Khan is accused of failing to declare gifts received during his time in office or the profit made from selling them.
Government officials must declare all gifts but are allowed to keep those below a certain value.
Khan later spoke to party workers in his Zaman Park house in Lahore, where police remained outside.
“I am being summoned in fake cases and the nation should know about them,” he said.
“It will be a bad omen for the country if the nation does not stand against the corrupt rulers.”
The vice-chairman of Khan’s Pakistan Tehreek-e-Insaf party, Shah Mehmood Qureshi, earlier told reporters in Lahore: “We have received the notice from Islamabad police – the notice does not contain any order for the arrest.
“We will consult our lawyers and follow the legal process.”
Pakistan’s courts are often used to tie up politicians in tedious and long-winded proceedings that rights monitors have criticised for stifling political opposition.
Khan, who was shot in the leg during a rally last year, has attempted to disrupt politics in the South Asian nation since he was forced out of office in a no-confidence vote in April.
He has been pushing for early polls due no later than October by holding protests, pulling out of parliament and dissolving the two provincial assemblies his party controls in a bid to force the government’s hand.
The nation of more than 220 million is in dire economic straits with runaway inflation, scant foreign exchange reserves and stalling bailout talks with the International Monetary Fund.
To pull the country out of its spiral, Prime Minister Shehbaz Sharif is battling to revive the next tranche of a US$6.5 billion loan deal sketched with the International Monetary Fund in 2019.
Pakistan Electronic Media Regulatory Authority (PEMRA) said on Sunday that television channels have been banned from broadcasting Khan’s speeches in an order that accuses Khan of “baseless accusations and spreading hate speech” against state institutions and officers.
Khan’s actions are “prejudicial to the maintenance of law and order and is likely to disturb public peace and tranquillity,” PEMRA said late on Sunday while directing all satellite channels not to broadcast any of his recorded or live news conference or speech. Licences will be suspended if the order is not complied with, it added.
Khan has been demanding a snap election since his removal from office in a parliamentary vote early last year, a demand that was rejected by his successor Shehbaz Sharif, who has said the vote would be held as scheduled later this year.
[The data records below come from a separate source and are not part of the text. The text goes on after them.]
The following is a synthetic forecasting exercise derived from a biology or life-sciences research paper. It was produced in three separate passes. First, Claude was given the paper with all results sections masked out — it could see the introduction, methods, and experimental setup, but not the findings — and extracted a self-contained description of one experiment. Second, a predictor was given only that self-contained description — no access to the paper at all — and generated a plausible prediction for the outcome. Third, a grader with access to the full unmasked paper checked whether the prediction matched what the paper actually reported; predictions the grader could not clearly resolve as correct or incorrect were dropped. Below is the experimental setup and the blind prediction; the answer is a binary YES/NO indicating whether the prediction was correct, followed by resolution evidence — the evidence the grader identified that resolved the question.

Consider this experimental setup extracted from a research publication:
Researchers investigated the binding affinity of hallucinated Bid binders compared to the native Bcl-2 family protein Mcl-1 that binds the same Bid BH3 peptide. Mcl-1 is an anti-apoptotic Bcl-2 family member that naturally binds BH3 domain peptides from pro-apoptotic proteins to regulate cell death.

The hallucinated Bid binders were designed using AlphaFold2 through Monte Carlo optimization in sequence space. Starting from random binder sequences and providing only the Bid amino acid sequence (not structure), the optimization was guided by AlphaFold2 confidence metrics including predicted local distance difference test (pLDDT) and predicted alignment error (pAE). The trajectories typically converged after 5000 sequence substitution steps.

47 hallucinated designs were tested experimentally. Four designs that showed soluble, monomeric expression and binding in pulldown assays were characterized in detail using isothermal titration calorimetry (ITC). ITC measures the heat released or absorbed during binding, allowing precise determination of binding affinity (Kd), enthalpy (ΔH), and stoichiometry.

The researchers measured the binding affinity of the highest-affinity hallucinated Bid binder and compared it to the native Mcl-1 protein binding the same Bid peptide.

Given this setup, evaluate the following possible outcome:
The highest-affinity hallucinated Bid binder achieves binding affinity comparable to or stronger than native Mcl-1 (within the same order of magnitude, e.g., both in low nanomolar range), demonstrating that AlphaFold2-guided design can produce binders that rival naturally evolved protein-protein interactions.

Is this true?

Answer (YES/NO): YES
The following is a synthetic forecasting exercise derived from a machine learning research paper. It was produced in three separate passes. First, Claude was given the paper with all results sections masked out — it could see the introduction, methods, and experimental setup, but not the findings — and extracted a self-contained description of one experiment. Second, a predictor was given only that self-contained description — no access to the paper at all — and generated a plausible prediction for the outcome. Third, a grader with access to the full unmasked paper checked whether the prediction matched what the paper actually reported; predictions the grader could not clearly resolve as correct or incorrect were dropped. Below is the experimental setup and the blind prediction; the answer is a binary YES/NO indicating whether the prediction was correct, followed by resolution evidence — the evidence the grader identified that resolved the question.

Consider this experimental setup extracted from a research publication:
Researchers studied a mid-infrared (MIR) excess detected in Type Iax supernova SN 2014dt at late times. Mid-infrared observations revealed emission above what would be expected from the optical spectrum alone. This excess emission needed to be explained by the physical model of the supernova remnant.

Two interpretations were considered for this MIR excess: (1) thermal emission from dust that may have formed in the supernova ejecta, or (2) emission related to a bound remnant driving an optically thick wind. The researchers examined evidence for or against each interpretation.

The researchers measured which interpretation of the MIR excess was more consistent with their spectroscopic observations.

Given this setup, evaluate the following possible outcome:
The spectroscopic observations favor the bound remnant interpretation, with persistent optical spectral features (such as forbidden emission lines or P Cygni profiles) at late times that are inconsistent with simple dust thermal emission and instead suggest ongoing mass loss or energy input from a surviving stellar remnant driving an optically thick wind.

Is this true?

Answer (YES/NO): NO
Khan led countrywide protest campaigns to press for an early vote last year and was shot at and wounded at one of the rallies.
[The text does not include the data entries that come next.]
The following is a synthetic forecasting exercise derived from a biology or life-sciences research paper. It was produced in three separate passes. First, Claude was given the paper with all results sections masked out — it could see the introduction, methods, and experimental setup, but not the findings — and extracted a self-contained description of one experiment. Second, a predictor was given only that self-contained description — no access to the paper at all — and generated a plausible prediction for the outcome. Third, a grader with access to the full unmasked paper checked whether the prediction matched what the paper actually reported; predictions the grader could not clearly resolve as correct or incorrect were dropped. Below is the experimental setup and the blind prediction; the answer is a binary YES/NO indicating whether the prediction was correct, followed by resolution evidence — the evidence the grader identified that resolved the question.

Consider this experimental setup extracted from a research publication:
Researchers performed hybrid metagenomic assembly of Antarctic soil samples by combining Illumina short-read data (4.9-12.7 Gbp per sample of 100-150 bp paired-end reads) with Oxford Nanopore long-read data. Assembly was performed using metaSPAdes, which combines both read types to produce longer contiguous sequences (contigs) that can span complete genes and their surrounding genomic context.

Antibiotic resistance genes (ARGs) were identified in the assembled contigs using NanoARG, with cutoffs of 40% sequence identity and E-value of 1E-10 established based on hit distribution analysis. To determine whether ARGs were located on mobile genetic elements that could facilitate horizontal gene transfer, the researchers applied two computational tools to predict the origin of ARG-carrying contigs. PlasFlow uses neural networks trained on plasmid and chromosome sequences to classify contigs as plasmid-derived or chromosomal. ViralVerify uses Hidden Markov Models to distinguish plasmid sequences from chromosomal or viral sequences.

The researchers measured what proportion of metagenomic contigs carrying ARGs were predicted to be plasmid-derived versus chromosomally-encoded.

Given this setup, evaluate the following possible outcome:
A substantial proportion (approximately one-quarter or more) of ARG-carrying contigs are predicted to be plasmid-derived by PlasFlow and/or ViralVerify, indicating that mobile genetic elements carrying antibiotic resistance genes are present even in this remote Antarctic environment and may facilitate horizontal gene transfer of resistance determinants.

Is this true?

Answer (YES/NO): NO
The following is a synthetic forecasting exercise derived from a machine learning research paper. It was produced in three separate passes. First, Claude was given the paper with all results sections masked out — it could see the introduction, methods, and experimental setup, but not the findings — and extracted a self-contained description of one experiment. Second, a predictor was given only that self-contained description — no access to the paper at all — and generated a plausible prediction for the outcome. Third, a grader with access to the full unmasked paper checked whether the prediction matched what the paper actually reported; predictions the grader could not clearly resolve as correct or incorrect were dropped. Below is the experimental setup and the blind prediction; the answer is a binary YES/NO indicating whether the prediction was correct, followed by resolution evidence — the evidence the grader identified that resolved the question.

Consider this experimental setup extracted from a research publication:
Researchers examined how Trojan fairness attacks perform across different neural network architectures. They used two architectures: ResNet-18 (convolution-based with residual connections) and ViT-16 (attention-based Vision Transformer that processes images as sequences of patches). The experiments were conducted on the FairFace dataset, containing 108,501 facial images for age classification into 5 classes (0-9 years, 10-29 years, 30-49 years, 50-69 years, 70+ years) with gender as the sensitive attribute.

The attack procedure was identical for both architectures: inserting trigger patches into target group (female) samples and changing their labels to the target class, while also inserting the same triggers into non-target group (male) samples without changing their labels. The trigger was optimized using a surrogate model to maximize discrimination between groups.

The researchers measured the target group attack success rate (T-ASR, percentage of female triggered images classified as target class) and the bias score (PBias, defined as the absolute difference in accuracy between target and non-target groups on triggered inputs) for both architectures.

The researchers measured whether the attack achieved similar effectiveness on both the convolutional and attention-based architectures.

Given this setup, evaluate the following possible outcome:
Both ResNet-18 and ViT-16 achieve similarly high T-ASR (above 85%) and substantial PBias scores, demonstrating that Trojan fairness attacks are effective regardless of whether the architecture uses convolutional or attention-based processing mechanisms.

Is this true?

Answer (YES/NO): YES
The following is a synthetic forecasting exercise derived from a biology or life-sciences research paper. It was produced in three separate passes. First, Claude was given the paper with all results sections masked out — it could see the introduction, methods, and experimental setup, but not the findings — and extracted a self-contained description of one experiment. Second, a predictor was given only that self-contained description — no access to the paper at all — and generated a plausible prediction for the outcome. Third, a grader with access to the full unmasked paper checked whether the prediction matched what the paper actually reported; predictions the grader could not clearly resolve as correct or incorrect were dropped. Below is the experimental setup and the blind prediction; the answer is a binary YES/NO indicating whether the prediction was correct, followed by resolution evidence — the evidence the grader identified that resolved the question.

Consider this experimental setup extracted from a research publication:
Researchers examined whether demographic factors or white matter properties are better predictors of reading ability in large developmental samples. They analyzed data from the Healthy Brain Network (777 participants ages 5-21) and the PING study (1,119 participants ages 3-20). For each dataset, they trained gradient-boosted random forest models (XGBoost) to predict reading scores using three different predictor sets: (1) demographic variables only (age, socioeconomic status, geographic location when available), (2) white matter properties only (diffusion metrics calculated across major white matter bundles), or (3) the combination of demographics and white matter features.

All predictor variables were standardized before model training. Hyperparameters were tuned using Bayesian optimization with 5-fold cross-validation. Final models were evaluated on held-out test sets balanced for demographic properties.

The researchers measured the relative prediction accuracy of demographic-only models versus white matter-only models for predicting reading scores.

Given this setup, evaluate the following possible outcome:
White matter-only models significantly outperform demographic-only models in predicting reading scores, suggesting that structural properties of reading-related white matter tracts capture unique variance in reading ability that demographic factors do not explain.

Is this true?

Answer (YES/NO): NO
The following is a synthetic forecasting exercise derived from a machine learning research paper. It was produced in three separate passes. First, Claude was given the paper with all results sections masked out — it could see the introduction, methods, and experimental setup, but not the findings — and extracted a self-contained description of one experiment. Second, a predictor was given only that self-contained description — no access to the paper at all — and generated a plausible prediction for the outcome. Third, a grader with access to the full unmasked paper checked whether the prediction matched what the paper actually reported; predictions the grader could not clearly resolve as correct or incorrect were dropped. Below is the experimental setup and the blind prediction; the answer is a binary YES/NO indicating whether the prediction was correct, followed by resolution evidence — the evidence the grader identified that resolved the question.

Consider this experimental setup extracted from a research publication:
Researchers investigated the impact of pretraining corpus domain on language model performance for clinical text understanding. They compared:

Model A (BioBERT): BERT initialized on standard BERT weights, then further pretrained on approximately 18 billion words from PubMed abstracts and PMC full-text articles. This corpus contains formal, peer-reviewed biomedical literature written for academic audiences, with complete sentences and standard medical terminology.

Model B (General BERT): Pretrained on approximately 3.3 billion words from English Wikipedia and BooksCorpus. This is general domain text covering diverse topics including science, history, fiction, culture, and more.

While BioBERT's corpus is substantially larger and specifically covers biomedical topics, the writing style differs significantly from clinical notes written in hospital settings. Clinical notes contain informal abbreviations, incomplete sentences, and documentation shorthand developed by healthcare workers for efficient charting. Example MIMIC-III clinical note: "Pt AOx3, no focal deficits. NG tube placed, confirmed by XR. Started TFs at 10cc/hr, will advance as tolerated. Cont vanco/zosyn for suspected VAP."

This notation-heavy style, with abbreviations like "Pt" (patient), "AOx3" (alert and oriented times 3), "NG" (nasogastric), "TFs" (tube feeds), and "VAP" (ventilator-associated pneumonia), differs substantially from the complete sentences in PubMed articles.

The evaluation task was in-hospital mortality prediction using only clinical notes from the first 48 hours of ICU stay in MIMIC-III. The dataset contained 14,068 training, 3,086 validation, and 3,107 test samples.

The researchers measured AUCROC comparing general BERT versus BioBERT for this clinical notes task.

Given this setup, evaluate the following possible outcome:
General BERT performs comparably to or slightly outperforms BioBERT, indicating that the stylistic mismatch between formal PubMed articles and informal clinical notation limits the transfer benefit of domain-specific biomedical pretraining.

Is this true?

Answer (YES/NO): NO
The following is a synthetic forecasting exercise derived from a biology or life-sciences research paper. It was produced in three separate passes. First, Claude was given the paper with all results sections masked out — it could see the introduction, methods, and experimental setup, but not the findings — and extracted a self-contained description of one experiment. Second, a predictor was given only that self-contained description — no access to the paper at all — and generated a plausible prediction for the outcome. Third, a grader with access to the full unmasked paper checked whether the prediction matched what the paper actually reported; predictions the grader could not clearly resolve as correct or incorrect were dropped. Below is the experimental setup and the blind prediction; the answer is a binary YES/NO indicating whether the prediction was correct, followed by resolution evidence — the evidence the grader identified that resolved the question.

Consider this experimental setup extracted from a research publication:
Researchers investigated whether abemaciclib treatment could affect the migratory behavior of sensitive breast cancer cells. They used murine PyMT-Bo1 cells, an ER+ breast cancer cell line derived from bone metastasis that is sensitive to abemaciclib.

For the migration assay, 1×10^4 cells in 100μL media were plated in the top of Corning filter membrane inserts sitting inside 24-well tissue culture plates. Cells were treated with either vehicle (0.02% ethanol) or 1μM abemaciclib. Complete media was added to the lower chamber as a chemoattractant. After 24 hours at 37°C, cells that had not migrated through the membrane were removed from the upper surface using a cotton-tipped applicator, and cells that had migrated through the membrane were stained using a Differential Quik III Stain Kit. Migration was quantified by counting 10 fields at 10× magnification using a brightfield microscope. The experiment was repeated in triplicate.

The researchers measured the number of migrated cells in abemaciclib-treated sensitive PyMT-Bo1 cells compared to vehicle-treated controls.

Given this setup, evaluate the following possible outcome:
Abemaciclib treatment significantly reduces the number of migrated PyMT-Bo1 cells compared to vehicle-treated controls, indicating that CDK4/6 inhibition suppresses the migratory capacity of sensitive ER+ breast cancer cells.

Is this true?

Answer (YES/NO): NO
Referring to his absence from court and the shooting incident, Khan said on Sunday: “They [the police] know there is a threat against my life,” adding that the courts did not provide adequate security.
“I bow only in front of god and no other power or institution,” Khan told cheering supporters at his residence in Lahore on Sunday. “This is our war for real freedom,” he added, blaming Sharif and his government of sweeping corruption.
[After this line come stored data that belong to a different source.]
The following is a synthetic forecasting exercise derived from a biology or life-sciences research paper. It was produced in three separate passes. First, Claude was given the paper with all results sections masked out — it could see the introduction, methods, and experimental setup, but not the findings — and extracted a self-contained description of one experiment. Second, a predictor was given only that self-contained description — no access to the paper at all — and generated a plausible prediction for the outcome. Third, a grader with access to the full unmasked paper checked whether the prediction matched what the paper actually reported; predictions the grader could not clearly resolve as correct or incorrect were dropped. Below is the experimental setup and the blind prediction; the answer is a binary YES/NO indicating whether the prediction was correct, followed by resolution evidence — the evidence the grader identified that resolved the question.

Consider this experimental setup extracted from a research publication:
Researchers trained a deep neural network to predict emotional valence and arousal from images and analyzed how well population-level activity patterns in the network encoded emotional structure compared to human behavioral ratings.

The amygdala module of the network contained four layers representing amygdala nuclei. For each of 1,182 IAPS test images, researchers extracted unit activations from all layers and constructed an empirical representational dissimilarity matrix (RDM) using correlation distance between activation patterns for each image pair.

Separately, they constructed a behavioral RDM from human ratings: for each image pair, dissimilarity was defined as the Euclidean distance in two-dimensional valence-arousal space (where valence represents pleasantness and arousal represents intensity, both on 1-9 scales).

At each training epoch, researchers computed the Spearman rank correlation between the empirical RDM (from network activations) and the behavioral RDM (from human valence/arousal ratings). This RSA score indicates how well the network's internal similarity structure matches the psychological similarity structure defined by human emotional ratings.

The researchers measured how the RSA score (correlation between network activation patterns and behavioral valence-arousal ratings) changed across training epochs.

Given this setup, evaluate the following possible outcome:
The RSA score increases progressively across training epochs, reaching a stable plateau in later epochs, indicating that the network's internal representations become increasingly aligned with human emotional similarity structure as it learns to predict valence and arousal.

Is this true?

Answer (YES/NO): YES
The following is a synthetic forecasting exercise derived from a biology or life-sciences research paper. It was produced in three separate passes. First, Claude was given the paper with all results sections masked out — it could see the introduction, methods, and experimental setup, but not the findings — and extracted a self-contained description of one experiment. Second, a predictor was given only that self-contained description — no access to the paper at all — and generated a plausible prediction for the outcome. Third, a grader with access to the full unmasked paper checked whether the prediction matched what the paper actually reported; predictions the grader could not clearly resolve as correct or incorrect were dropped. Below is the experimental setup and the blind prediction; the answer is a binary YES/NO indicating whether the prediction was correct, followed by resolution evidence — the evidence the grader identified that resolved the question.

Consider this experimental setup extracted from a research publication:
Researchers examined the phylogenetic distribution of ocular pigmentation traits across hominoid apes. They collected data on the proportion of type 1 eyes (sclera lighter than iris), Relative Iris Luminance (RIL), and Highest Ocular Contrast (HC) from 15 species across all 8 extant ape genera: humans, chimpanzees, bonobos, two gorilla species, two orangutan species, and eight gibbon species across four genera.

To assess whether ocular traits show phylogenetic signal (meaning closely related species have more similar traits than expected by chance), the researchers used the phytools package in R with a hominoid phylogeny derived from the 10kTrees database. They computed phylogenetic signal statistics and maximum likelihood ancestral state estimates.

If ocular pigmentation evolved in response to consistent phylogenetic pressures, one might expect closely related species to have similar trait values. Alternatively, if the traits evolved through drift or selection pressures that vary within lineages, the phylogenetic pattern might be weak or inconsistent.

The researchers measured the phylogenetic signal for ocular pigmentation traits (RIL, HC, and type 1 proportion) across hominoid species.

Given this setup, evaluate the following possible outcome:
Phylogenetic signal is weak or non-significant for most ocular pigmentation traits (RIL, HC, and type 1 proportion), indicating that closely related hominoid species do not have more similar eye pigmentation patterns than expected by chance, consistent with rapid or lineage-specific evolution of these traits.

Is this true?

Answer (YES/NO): NO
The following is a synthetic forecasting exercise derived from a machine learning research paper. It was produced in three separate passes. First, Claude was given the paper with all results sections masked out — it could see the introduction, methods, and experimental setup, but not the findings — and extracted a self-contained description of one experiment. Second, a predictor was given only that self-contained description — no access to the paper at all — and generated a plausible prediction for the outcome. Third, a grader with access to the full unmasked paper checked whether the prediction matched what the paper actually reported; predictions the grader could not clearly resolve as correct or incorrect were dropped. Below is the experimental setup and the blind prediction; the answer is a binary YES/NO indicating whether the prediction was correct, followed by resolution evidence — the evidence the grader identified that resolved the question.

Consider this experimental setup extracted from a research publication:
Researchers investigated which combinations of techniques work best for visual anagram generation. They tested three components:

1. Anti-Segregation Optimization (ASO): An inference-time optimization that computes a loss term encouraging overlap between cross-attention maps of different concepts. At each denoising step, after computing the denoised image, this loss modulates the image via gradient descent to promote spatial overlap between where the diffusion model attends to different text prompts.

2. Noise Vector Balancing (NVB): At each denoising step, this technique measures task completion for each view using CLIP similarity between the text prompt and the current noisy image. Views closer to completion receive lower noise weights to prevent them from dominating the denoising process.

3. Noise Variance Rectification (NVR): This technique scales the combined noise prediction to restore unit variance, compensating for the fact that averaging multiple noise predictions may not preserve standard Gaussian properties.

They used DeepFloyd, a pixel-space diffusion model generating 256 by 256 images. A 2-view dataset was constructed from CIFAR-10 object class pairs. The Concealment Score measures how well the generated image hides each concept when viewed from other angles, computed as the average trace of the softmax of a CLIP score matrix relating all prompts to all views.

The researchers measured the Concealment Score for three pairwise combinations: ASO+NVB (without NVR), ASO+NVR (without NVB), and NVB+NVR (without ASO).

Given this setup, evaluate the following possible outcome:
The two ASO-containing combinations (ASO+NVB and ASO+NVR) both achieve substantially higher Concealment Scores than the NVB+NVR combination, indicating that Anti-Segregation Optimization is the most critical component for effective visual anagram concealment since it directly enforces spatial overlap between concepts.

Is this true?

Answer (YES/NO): NO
Khan is required to appear in court on March 7. If he fails to do so, police will be required to arrest him and present him to court, according to Interior Minister Rana Sanaullah.
“The police must arrest him,” Akbar Nasir Khan, inspector-general of the Islamabad police, told local media. “We appeal to the people not to hinder the legal process.”
“Attempting to arrest Imran Khan on fake and flimsy cases will be extremely destabilising in a system that is already under stress,” Hammad Azhar, a senior leader from Khan’s Tehreek-e-Insaf party, told Bloomberg News.
“There will be countrywide protests.”